Cette étape législative ouvre la voie au lancement de vastes projets d’infrastructures rurales et à la mise en place d’incubateurs pour les petites et moyennes entreprises agricoles à travers le pays.
Lire aussi : RDC : Daniel Bumba plaide pour un appui agricole et aquacole à Kinshasa
Les textes ont été envoyés en commission mixte pour un examen accéléré, traduisant la volonté des autorités de faire du désenclavement des zones rurales un levier stratégique de la souveraineté alimentaire.
Présentés par le ministre des Finances, Doudou Fwamba, ces accords impliquent également d’autres partenaires financiers, notamment le Fonds international de développement agricole et le Fonds de l’OPEP pour le développement international.
Le premier projet, le Programme d’Appui au Développement rural inclusif et résilient (PADRIR), est doté de 70 millions USD. Il vise à améliorer l’accessibilité dans plusieurs provinces enclavées, notamment le Maniema, la Lomami, le Kasaï-Central et le Kasaï-Oriental.
Le programme prévoit la réhabilitation de 980 kilomètres de routes, avec une priorité accordée à l’axe stratégique Kindu-Kasongo. À terme, plus de 1,2 million de personnes devraient bénéficier d’un meilleur accès aux marchés et aux services sociaux de base.
Le second projet, baptisé Projet d’Implantation des Incubateurs des PME Agricoles (PIIPME), dispose d’un financement de 16 millions USD.
Il prévoit l’installation de huit centres d’incubation dans le Nord-Kivu, le Tanganyika et le Kongo-Central. Ces structures accompagneront les jeunes et les femmes dans la transformation et la valorisation des filières agricoles, notamment le manioc, le maïs, le café et le cacao.
Lire aussi : Nord-Kivu et Ituri : le robusta comme levier de transformation économique rurale
Pour le gouvernement, il ne s’agit pas d’un simple endettement, mais d’un « investissement structurant » destiné à réduire la dépendance alimentaire et à renforcer l’équilibre territorial.
Toutefois, si cette avancée constitue une victoire politique pour l’exécutif, plusieurs défis demeurent. La rapidité de décaissement des fonds, la transparence dans la gestion et surtout la qualité de l’exécution sur le terrain seront déterminantes.
L’expérience passée montre que de nombreux projets en RDC souffrent de lourdeurs administratives et d’un manque de suivi.
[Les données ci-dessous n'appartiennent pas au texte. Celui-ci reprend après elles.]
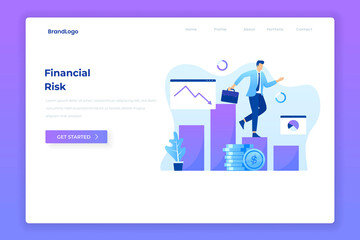 Flat illustration landing page of financial risk. Illustration for websites, landing pages, mobile applications, posters and banners.	

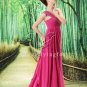 affordable fuchsia chiffon one shoulder a-line floor length bridesmaid dress L-023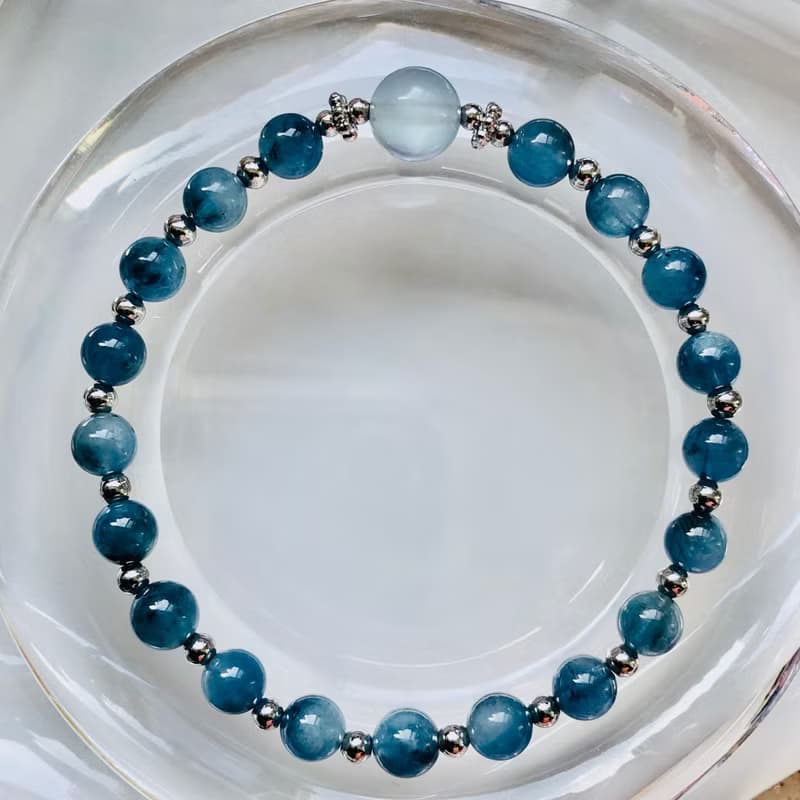 ITS-B653【設計款・精品6款・魔鬼海藍寶】天然石水晶手鍊手環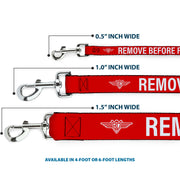 Dog Leash - Buckle-Down REMOVE BEFORE FLIGHT Red/White
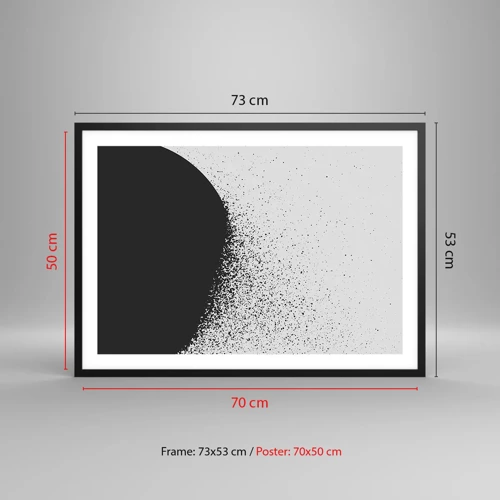 Plagát v čiernom ráme - Pohyb častíc - 70x50 cm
L’accent mis sur la transformation locale, à travers les incubateurs, marque une évolution stratégique importante. Elle pourrait permettre de convertir le potentiel agricole du pays en richesse concrète pour les populations.
Mais sans un entretien rigoureux des routes réhabilitées, les efforts de désenclavement risquent de rester temporaires.